Yes, that was actually Behar. Don’t worry. You’re not having a stroke.
That's when Allen brought up how you can barely talk about the content of the comics he looked up to, Bruce and Pryor, without people getting upset. That segued into how the "Last Man Standing" star has had to tailor his stand-up act for modern audiences.
What I got to do sometimes is explain, which I hate, in big arenas, that this is a thought police thing, and I do not like it. But when I use these words, this is my intent behind those words. So as long as you understand my intent. I still get people who say “but just don’t say it,” and I’m not going to do that.
Here’s a portion of Allen’s segment on “The View” (Political correctness part begins at 1:32):
If you’re someone who doesn’t believe in censoring what you say, as long you’re not calling for violence against others, say it. I understand that employers are also hyper-sensitive about things their employees say outside of the work environment. But, as long as you’re not harming anybody, say whatever it is you have to say.
As for the perpetually offended? Let them be offended.
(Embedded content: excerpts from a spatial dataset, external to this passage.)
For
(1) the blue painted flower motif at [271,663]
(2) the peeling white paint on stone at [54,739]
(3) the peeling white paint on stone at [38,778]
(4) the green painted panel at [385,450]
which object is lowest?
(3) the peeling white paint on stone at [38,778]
Nothing actually happens to them. In fact, and you’re going to hear a lot of this phrase from me going forward, I’m offended that they’re offended.
Are there things that are actually offensive? Sure, but even offense at things that most rational people would find offensive is still objective. Some people just suck, but that’s precisely why we have the First Amendment. It’s not there to protect flowery speech.